From: "andrew cooke" <andrew@...>

Date: Mon, 28 Jul 2008 20:36:24 -0400 (CLT)

I wrote the following code to simulate (perhaps not exactly) the memory
loads that would occur using CUDA if the data were processed using a
tiling that overlaps (so something like the Matrix example, but with
leaking across the boundaries of the box - perhaps for convolving with a
kernel, for example, or, as in my case, calculating "life").

Using the approach shown in the code (large integer types and a single
overlap) is inefficient because (at least for CUDA 1.0 ad 1.1) the reads
cannot be coalesced - either the half weft is the wrong width, or the
shift (which is less than the half-weft to allow for overlapping) is
wrong.

I'm going to see now if using a smaller integer type and overlapping a
whole half-weft makes more sense (sounds crazy, but might work...).

Andrew


(these is just the core block to give some idea of what's happening)

// run through each tile position
int count = 0;
for (int j = 0; j < nY; j++) {
    for (int i = 0; i < nX; i++) {
        // for each tile, run through the half-warps
        for (int k = 0; k < nHalfWarps; k++) {
            for (int l = 0; l < halfWarp; l++) {
                int localOffset = k * halfWarpWidth + l * word;
                int localX = localOffset % windowX;
                int localY = localOffset / windowX;
                int globalX = i * strideX + localX;
                int globalY = j * strideY + localY;
                int globalOffset = globalY * (*paddedX) + globalX;
                int segStart = globalOffset / segment;
                int segEnd =                                        \
                    (globalOffset + halfWarpWidth - word) / segment;

                if (prop.minor < 2) {
                    // 1.0 and 1.1 are really strict about what will
                    // be coalesced.

# # # # # # #

Write the next part of the post about simulating CUDA memory loads, beginning right after the comment line that ends "be coalesced."

RAW RECORDS ▸
# # # # # # #

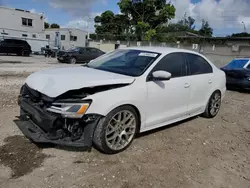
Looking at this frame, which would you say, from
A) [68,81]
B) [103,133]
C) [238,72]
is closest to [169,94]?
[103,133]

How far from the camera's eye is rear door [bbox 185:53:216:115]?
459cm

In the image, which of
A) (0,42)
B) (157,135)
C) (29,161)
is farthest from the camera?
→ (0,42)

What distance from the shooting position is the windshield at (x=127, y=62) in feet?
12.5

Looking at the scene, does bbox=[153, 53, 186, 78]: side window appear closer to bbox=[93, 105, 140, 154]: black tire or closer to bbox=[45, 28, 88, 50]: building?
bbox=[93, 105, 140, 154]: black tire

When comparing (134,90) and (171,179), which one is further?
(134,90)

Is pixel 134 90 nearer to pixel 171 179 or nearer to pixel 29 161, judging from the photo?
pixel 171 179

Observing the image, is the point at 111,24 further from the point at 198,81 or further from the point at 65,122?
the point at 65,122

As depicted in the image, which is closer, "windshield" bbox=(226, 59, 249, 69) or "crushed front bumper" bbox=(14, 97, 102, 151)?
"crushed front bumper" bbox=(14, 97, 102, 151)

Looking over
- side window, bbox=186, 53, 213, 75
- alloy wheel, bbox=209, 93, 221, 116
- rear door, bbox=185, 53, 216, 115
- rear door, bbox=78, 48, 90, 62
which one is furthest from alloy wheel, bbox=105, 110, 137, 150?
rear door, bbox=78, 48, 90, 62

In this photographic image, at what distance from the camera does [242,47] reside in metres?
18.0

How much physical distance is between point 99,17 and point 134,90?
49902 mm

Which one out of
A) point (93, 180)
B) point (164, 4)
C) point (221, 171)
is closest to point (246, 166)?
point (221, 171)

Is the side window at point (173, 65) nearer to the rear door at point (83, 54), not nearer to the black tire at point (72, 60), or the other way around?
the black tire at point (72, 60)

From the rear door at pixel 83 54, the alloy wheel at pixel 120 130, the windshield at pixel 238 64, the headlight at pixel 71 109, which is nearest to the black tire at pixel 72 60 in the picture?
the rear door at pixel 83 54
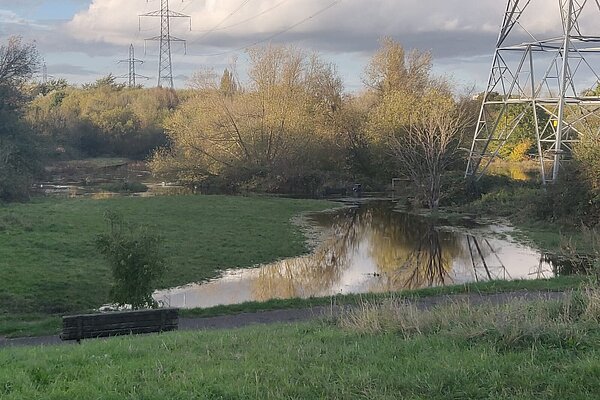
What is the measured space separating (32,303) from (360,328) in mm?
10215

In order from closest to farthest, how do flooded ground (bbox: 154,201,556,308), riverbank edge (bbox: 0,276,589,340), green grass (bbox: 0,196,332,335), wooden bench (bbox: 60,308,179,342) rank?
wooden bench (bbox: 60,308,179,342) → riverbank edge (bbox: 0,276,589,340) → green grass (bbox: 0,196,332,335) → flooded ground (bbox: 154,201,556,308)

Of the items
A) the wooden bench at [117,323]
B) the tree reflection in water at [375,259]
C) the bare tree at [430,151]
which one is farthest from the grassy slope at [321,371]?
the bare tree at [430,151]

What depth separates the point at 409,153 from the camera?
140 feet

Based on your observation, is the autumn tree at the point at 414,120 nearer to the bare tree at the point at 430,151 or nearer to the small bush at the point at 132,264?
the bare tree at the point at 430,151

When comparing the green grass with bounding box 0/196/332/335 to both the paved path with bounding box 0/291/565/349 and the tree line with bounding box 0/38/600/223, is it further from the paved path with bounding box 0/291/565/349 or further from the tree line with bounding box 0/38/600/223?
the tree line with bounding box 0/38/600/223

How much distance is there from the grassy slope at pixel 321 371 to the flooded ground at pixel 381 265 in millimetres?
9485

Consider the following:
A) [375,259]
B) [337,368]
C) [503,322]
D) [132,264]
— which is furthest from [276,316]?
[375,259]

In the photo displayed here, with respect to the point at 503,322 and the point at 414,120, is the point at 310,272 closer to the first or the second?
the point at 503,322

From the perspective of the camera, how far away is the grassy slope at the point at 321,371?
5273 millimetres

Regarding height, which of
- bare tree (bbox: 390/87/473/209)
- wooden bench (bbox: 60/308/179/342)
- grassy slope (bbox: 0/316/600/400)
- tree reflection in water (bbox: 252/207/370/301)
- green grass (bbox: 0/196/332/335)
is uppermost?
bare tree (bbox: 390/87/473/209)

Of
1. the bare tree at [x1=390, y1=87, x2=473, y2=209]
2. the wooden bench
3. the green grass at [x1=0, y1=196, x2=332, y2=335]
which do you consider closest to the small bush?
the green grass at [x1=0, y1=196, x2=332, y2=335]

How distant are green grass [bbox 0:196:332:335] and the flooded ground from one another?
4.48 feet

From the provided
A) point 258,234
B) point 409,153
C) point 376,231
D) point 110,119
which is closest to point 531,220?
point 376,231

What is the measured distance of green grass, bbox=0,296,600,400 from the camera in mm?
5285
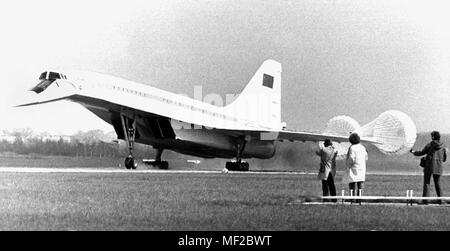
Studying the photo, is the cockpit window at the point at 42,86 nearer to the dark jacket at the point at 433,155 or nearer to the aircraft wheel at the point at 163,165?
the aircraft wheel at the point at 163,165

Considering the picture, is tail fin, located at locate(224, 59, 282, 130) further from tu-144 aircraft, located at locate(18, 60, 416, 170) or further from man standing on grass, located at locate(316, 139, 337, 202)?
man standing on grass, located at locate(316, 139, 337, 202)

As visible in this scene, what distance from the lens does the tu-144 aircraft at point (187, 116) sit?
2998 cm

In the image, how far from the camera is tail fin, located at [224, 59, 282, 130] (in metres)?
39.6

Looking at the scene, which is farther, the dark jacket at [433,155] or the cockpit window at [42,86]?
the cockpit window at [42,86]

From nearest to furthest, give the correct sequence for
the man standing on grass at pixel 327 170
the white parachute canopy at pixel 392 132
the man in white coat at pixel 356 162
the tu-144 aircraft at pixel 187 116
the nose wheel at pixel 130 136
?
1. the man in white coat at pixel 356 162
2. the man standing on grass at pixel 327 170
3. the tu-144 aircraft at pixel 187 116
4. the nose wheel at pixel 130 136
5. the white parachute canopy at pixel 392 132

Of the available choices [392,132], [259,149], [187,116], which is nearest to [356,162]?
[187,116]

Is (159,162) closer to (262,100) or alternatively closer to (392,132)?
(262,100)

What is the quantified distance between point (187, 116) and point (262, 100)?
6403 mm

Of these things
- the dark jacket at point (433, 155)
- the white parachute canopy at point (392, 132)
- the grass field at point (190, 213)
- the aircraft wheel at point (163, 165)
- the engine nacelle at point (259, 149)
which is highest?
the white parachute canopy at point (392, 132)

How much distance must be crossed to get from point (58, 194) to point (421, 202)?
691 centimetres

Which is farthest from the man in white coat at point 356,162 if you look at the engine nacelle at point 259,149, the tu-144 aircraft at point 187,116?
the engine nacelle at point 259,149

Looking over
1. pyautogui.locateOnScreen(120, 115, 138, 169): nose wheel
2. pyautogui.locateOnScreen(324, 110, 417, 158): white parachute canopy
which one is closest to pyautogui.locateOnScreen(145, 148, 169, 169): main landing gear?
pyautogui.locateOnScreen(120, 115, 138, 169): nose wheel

# # # # # # #

OUTPUT OF THE EXERCISE ▸
                    if (segStart == segEnd) {
                        count = count + 1;
                    } else {
                        count = count + halfWarp;
                    }
                } else {
                    // 1.2 is more lenient and simply groups as
                    // necessary
                    count = count + segEnd - segStart + 1;
                }
            }
        }
    }
}


And the output:

Loads for 1234,1234 using  184,  20 stepping  176,  19
8 bytes/word; 128 segments; 16 half-warp
Best count 3180010 for 184, 20 over 1240,1236

See how the stepping here is 8 bytes in 8 because I used 8 byte ints (even
though I only need 1 bit overlap)

The total number of theeads per block would be 184*20/8 = 460.

Better Code + Numbers

From: "andrew cooke" <andrew@...>

Date: Mon, 28 Jul 2008 21:45:23 -0400 (CLT)

There were a fair number of bugs in teh code above.  Not sure I have it
right yet, but I seem to be getting numbers that make more sense.

So, the possible tactics are:

1 - Use a large integer and overlap only as little as possible.
2 - Use a small integer and overlap by a whole segment
3 - Use a large integer and overlap by a whole segment

For a "very large" (ie each dimension significantly larger than the
largest possible tile dimension) data area, searching only over the
largest tiles (ie given X, calculate Y from memory limitations etc) the
relative numbers of memory loads (smaller the better) are:

1 - 10
2 - 2
3 - 1

So it's clearly better to overlap by a whole segment, even though more
memory is "thrown away" (as expected).  The relative speeds for the two
integer sizes just reflects the sizes themselves (4 v 8 bytes).  Since
larger integers load more slowly this may not be significant.

For the original size I was using (1234 x 1234 bytes) things are less
clear because the size of the tile approaches the size of the data in some
configurations, so tweaking tiles shapes becomes significant (in fact [1]
won out because a tile could cover all the data, but [3] was still close).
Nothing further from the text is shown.